Dilansir Sky News, William mengutip ucapan John F Kennedy, yang yakin manusia dapat mendarat di bulan.

William menggambarkan saat ini sebagai dekade kritis, khususnya dalam upaya mengatasi perusakan habitat unik, dan pencemaran atmosfer dan lautan.

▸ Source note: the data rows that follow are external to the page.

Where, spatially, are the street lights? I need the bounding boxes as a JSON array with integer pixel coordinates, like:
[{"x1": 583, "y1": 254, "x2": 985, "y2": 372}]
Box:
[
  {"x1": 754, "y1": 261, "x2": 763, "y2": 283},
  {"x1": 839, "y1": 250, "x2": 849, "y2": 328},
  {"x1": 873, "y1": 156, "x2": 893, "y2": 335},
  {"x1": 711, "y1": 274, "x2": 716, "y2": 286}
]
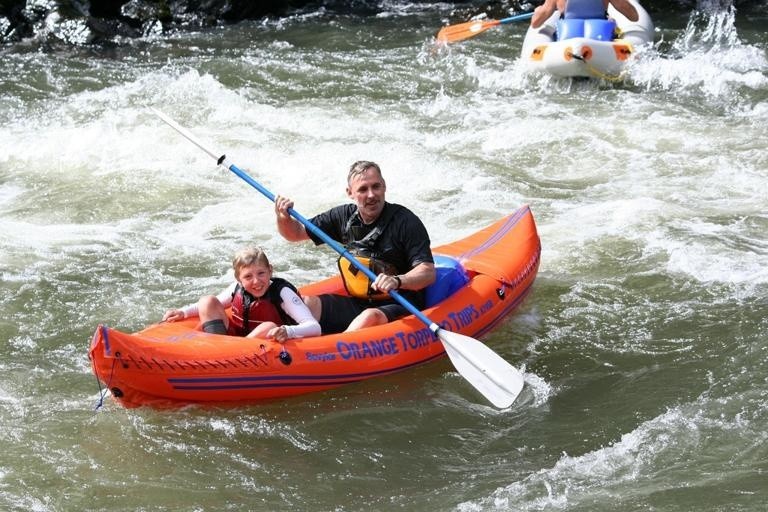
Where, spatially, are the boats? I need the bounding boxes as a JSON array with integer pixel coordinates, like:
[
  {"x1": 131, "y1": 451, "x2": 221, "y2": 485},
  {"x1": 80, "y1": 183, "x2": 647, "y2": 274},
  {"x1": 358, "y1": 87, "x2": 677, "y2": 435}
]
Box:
[
  {"x1": 88, "y1": 204, "x2": 541, "y2": 410},
  {"x1": 520, "y1": 0, "x2": 654, "y2": 80}
]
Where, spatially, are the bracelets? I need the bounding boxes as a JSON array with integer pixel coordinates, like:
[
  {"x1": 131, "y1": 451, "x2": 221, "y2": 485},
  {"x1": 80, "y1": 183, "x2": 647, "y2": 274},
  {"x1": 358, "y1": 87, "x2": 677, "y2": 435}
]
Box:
[{"x1": 394, "y1": 276, "x2": 401, "y2": 290}]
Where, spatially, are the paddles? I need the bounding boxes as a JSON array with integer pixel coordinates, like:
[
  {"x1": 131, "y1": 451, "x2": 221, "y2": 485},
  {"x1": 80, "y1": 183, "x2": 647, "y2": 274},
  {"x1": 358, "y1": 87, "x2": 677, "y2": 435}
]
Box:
[
  {"x1": 149, "y1": 106, "x2": 524, "y2": 409},
  {"x1": 437, "y1": 12, "x2": 533, "y2": 43}
]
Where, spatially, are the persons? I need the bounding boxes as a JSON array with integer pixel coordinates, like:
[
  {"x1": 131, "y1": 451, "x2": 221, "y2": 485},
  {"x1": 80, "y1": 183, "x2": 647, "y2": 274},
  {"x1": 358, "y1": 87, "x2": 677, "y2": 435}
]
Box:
[
  {"x1": 274, "y1": 161, "x2": 436, "y2": 332},
  {"x1": 162, "y1": 247, "x2": 321, "y2": 343},
  {"x1": 532, "y1": 0, "x2": 639, "y2": 41}
]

Baca juga: Raja Charles dan Pangeran William Bersiap Tanggapi Tuduhan dalam Acara Netflix Harry dan Meghan

Berbicara dalam sebuah film yang ditayangkan pada upacara di Boston untuk Earthshot Prize-nya, yang menghormati pelopor lingkungan, William menyebut bahwa yang tampaknya tidak dapat dipecahkan dapat diselesaikan.

Dia mencontohkan kejadian pada Mei 1961, saat Presiden Kennedy mengumumkan kepada Kongres tujuan pendaratan manusia di bulan pada akhir dekade ini.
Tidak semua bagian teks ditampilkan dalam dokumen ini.